En réalité, beaucoup des conflits que nous connaissons se produisent entre ceux qui ont le plus en commun. Le communautarisme peut effectivement paver le chemin du conflit qui repose sur des valeurs et des perceptions communes à ceux qui sont engagés dans ces batailles entre groupes. Ainsi, la guerre des gangs peut conduire de jeunes Afro-Américains à se battre les uns contre les autres. Leur conflit se situe au sein d’un ensemble de croyances, d’emblèmes et de normes qu’ils partagent. Le conflit qui est généré par l’opposition de signes, de couleurs de reconnaissance et d’insultes ritualisées n’éclate en partie que parce que ces symboles sont reconnus et compris à travers un système commun de croyances.

De la même façon, en ex-Yougoslavie, la guerre oppose des peuples slaves (Croates, Musulmans et Serbes) partageant pour l’essentiel la même langue et la même culture. Comme le soulignait le sociologue Georg Simmel, conflit et communauté de situations peuvent aller de pair.
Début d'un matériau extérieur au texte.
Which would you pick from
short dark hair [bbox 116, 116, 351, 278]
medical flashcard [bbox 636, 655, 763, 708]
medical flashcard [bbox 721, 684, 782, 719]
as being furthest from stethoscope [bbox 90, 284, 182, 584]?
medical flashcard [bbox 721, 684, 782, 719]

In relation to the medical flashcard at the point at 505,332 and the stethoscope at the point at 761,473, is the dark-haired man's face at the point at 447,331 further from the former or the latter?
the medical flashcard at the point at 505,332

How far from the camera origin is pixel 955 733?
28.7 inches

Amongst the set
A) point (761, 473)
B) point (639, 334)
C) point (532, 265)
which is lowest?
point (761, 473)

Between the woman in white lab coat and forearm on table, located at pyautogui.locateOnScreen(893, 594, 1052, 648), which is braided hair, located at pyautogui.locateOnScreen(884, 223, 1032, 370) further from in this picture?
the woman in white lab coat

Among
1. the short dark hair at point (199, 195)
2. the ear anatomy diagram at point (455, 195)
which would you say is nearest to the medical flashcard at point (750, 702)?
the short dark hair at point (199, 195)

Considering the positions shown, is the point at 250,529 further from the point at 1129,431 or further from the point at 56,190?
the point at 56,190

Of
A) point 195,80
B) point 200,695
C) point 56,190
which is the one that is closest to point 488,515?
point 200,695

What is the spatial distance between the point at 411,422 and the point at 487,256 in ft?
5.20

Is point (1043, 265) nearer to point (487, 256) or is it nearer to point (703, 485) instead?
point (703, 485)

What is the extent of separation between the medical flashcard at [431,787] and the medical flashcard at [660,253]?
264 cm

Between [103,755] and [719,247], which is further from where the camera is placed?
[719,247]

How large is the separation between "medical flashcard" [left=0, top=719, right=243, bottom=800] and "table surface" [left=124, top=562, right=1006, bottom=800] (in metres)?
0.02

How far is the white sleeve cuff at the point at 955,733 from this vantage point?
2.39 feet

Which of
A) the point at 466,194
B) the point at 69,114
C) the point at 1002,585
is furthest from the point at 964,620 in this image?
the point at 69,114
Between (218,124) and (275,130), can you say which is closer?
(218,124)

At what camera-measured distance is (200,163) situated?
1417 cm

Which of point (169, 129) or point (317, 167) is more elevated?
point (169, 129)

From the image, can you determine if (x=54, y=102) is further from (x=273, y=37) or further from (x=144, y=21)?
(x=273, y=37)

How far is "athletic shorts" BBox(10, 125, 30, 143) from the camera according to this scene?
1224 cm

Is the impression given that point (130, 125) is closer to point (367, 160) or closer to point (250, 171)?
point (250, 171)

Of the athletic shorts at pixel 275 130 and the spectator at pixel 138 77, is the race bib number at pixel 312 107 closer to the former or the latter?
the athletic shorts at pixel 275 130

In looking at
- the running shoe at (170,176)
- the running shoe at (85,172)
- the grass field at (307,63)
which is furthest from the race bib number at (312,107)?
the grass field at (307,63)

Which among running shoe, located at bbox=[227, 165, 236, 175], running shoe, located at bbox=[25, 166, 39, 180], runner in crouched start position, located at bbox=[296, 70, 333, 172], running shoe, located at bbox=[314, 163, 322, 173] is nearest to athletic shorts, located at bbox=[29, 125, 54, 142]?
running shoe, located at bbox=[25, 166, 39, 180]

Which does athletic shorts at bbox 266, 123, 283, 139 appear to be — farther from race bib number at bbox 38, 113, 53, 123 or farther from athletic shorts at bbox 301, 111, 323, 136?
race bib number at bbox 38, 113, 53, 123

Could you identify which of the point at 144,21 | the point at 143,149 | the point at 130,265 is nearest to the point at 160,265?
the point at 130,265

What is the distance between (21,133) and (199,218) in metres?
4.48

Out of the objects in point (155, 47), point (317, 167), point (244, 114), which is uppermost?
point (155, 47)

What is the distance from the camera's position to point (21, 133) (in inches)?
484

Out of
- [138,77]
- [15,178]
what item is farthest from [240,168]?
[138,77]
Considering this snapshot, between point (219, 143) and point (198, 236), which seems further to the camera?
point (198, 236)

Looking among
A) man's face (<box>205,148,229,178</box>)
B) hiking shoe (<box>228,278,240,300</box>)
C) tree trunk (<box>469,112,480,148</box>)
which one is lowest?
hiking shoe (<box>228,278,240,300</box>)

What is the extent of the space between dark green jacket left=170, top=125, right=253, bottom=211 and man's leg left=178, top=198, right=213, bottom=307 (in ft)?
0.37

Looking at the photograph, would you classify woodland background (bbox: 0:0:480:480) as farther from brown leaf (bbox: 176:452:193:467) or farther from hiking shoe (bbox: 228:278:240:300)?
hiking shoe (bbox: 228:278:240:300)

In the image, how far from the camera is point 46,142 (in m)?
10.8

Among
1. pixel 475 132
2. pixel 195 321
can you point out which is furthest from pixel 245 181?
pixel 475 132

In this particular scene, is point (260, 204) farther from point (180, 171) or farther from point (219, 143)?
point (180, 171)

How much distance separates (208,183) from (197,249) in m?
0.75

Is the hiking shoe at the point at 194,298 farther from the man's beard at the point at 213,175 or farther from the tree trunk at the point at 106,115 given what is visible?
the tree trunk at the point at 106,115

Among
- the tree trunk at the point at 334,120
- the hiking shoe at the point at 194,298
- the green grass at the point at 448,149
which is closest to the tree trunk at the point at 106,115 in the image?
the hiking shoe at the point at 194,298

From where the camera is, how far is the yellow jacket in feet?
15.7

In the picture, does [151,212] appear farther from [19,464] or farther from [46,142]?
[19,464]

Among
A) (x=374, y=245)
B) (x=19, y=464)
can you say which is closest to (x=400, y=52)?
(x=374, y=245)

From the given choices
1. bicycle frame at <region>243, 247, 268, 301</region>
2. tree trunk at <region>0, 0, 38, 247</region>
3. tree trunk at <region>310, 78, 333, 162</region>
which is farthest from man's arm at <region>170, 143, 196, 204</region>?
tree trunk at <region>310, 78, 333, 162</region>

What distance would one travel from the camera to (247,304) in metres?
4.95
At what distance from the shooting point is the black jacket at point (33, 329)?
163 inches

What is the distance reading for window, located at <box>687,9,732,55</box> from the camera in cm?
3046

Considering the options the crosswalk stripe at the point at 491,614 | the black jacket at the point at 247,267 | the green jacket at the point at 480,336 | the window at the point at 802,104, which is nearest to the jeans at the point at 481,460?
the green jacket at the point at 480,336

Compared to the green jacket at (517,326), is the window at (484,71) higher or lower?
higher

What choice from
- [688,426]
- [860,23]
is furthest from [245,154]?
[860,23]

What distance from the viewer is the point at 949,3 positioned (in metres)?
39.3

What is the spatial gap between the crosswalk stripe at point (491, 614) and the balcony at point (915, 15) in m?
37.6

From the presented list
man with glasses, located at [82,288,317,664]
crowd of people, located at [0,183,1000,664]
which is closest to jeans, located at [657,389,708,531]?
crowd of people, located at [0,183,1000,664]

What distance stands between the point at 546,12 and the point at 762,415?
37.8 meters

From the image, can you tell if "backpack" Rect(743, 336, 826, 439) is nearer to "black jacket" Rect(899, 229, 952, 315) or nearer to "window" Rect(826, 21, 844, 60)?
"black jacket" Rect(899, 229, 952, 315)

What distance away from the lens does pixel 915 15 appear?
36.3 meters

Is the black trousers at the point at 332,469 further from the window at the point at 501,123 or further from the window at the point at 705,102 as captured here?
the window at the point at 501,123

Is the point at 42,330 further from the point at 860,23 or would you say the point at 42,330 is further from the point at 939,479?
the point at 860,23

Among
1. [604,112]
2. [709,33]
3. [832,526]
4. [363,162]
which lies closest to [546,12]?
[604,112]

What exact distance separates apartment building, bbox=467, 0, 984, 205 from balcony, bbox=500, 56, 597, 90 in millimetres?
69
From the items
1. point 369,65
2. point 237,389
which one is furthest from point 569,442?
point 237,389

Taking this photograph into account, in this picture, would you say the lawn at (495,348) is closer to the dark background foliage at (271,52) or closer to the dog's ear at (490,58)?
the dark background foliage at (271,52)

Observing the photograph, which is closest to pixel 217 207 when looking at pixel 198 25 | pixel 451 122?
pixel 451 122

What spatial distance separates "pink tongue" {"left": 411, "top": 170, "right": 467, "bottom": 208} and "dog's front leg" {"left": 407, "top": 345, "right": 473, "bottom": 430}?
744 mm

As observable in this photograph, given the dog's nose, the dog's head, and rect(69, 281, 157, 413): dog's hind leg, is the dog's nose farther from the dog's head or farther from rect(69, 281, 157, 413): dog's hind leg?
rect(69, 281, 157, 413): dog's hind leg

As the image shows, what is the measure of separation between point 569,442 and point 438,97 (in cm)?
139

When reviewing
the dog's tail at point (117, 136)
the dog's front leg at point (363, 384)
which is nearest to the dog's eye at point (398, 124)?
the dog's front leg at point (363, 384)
A l’inverse, les particularismes et les différences n’élèvent pas de façon obligatoire des barrières entre communautés ni n’empêchent tout échange positif et enrichissement respectif. On peut même tirer avantage de ces situations différentes pour amorcer le dialogue. Un dialogue vrai implique des voix différentes, qui s’écoutent mutuellement et qui ajustent leurs perspectives propres dans le processus ainsi initié où chacun n’ignore rien des positions des autres. Dans son livre (On Human Diversity), Tzvetan Todorow indique que ce dialogue « est animé par l’idée d’une possible progression dans la discussion ; il ne consiste pas dans la juxtaposition de plusieurs voix mais dans leur interaction ». Pour ceux qui sont engagés dans une perspective de dialogue progressiste entre forces sociales et politiques, ce dialogue interactif qui part de la réalité de chacun des groupes est, de façon vitale, indispensable.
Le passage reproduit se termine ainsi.